Dans ce concert d’indignation politique, Emmanuel Macron n’est pas exonéré de toute responsabilité. A l’Assemblée mardi après-midi, la gauche a dénoncé la reprise de «mesures pensées par Jean-Marie Le Pen» et acté «la disparition du barrage républicain», suscitant les applaudissements des députés du Rassemblement national (RN). Un écho à la déclaration présidentielle au soir de sa réélection en 2022, partagée massivement sur les réseaux sociaux ces dernières heures : «Je sais aussi que nombre de nos compatriotes ont voté ce jour pour moi non pour soutenir les idées que je porte, mais pour faire barrage à celles de l’extrême droite. Et je veux ici les remercier et leur dire que j’ai conscience que ce vote m’oblige pour les années à venir», déclarait sur le Champ-de-Mars le président nouvellement réélu, tout en appelant à ne pas huer Marine Le Pen.
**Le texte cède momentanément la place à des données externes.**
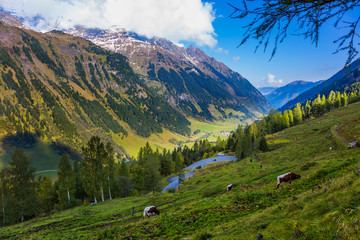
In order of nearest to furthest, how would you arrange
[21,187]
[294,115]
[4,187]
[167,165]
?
[21,187]
[4,187]
[167,165]
[294,115]

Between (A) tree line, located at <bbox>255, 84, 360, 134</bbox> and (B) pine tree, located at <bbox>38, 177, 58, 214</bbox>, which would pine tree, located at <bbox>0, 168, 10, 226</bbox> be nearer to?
(B) pine tree, located at <bbox>38, 177, 58, 214</bbox>

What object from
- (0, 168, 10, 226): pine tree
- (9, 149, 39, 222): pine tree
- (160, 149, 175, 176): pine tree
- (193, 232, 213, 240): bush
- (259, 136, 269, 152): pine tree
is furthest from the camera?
(160, 149, 175, 176): pine tree

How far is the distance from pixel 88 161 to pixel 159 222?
3669 cm

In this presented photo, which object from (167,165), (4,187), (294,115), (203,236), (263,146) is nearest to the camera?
(203,236)

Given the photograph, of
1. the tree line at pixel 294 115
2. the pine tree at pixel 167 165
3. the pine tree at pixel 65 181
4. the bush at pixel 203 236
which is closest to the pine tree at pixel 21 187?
the pine tree at pixel 65 181

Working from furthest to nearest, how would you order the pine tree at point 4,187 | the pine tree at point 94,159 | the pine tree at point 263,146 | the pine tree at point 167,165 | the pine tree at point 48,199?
the pine tree at point 167,165, the pine tree at point 263,146, the pine tree at point 48,199, the pine tree at point 4,187, the pine tree at point 94,159

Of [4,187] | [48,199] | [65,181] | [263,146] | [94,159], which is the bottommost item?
[48,199]

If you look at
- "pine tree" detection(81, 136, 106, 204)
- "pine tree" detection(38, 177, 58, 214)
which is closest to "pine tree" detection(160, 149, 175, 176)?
"pine tree" detection(38, 177, 58, 214)

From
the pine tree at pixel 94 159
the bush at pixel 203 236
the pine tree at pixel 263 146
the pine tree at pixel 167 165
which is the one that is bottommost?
the pine tree at pixel 167 165

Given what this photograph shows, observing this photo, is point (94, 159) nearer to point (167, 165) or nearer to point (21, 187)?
point (21, 187)

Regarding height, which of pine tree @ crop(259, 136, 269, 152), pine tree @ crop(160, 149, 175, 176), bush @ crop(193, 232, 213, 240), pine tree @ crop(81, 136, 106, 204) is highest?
pine tree @ crop(81, 136, 106, 204)

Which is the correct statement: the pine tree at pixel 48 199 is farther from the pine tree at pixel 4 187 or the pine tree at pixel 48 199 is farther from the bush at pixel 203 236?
the bush at pixel 203 236

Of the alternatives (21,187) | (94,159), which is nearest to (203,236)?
(94,159)

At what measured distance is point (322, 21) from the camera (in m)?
7.38
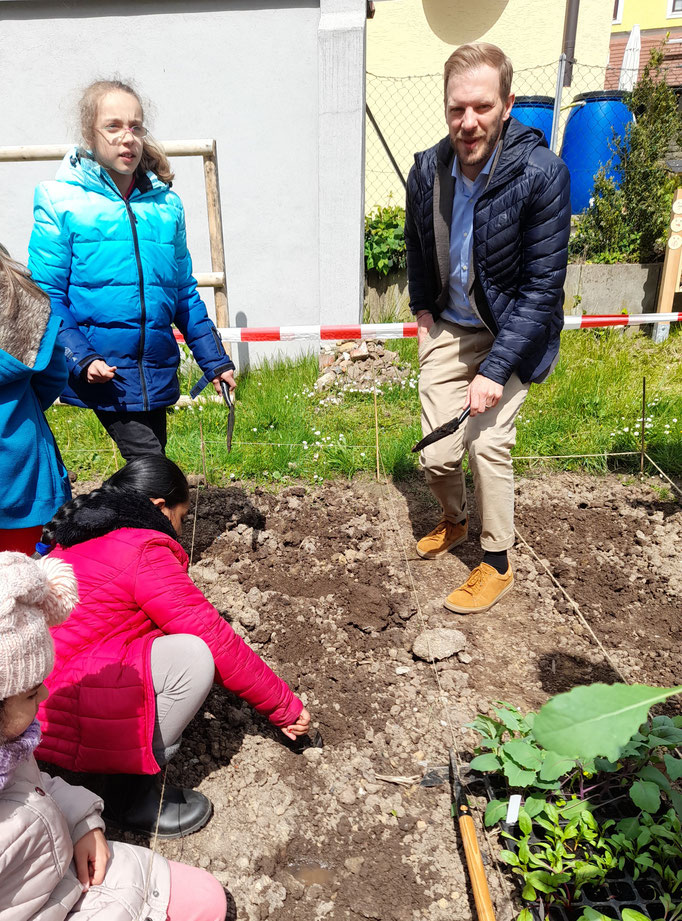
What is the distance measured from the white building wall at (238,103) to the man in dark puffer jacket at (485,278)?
2719 millimetres

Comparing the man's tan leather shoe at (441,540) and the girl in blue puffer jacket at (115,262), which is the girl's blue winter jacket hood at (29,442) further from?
the man's tan leather shoe at (441,540)

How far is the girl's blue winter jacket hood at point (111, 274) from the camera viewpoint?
2.60m

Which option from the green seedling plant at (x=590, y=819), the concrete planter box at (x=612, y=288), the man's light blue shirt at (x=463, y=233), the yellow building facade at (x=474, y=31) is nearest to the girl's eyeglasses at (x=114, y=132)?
the man's light blue shirt at (x=463, y=233)

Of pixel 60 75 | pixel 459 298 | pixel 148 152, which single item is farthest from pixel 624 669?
pixel 60 75

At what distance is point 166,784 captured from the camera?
2.12 m

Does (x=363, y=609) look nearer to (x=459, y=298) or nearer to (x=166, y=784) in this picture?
(x=166, y=784)

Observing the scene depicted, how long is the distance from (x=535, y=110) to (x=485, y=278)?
246 inches

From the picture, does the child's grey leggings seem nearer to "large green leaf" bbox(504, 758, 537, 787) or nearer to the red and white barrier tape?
"large green leaf" bbox(504, 758, 537, 787)

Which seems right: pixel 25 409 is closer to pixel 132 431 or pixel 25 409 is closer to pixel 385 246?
pixel 132 431

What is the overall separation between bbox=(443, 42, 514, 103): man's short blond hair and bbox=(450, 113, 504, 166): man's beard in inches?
3.9

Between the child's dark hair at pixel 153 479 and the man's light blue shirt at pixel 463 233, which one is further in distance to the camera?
the man's light blue shirt at pixel 463 233

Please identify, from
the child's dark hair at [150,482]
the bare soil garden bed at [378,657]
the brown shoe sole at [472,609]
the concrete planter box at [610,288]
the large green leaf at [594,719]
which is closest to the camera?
the large green leaf at [594,719]

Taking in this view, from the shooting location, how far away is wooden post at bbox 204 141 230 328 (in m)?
4.83

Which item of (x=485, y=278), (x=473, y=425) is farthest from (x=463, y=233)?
(x=473, y=425)
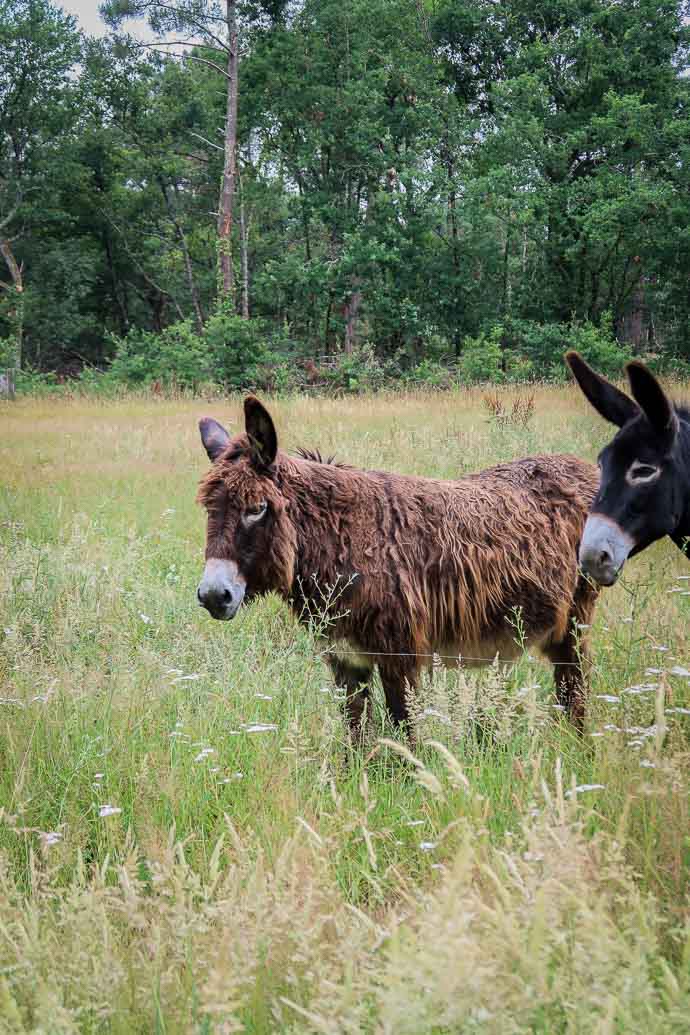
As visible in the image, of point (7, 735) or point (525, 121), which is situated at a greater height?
point (525, 121)

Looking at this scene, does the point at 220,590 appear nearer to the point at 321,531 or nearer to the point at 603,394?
the point at 321,531

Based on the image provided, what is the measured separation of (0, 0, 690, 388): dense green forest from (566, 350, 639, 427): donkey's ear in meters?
18.2

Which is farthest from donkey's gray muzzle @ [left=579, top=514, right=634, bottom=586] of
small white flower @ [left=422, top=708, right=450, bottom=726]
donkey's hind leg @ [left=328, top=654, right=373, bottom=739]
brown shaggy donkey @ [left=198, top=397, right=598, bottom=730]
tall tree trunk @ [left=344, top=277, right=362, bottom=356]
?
tall tree trunk @ [left=344, top=277, right=362, bottom=356]

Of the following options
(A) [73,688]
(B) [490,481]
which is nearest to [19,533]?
(A) [73,688]

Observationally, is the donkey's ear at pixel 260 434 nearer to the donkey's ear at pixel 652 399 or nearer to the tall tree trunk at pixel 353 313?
the donkey's ear at pixel 652 399

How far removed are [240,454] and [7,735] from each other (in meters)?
1.53

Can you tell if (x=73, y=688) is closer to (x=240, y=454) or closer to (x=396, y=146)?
(x=240, y=454)

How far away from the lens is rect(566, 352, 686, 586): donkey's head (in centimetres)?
297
Vingt mois plus tard, les socialistes dénoncent une «dérive personnelle du chef de l’Etat» et ont appelé en vain les députés de la majorité à «refuser de [le] suivre». Sans grand espoir, à en croire le député PS de l’Eure Philippe Brun : «Les députés n’ont pas d’autonomie. Ce sont les ambassadeurs de Macron. Ils n’ont rien à voir avec les frondeurs de Hollande.»

Dans la cacophonie de l’Assemblée, le ministre de l’Intérieur Gérald Darmanin a cherché à discréditer l’indignation des députés de gauche. «Où était votre bonne morale lorsque vous avez dragué les votes du Rassemblement national [en déposant et votant la semaine dernière la motion de rejet, ndlr] a-t-il feint de s’interroger. «La motion de rejet, c’est fait. De toute façon LR ne voulait pas de ce texte donc on serait arrivé au même résultat après des débats dans l’hémicycle», considère pour sa part Philippe Brun, qui esquisse une pointe de regret : «Est-ce que ces débats nous auraient permis de mener la bataille culturelle ? Peut-être… Car la majorité écrasante des Français est certes pour ce texte, mais de ce qu’ils en comprennent. J’ai fait une réunion publique chez moi, j’ai retourné la salle. Les gens en réalité sont sur la ligne : régulariser ceux qui travaillent, expulser ceux qui sont dangereux.»

«Faire avancer l’alternative à la coalition des droites»

Pour cela, il aurait fallu reconstituer la Nouvelle Union populaire écologique et sociale (Nupes) qui a implosé au début de la guerre entre Israël et le Hamas. En attendant une prise de parole de Jean-Luc Mélenchon annoncée pour 19 heures, le coordinateur national de LFI, Manuel Bompard, tentait mardi soir de ressusciter cette alliance constituée entre son mouvement, les socialistes, les communistes et les écologistes pour les législatives de 2022. Dans une lettre adressée à ses «camarade[s]» représentants «d’EE-LV, du PS, du PCF et de Génération·s», le bras droit de Jean-Luc Mélenchon leur propose une «réunion d’urgence» à tenir «dans les prochaines heures pour analyser la situation et discuter les moyens de faire avancer l’alternative à la coalition des droites sur les positions de l’extrême droite». «Cette situation ne peut rester sans une réaction à la hauteur de l’importance du moment», insiste Bompard. Manière pour les insoumis, isolés à gauche depuis le 7 octobre, de tenter de reprendre la main sur la question de l’union à gauche.

Chez eux, certains n’attendent pas pour redessiner le paysage politique : «Maintenant, la ligne est tracée entre eux et nous : LFI et quelques éléments de la Nupes contre tous les autres», analyse un collaborateur parlementaire. Selon lui, «il reste un recours, c’est Jean-Luc Mélenchon. Ce sera lui ou Marine Le Pen», et «au reste de la gauche de prendre ses responsabilités».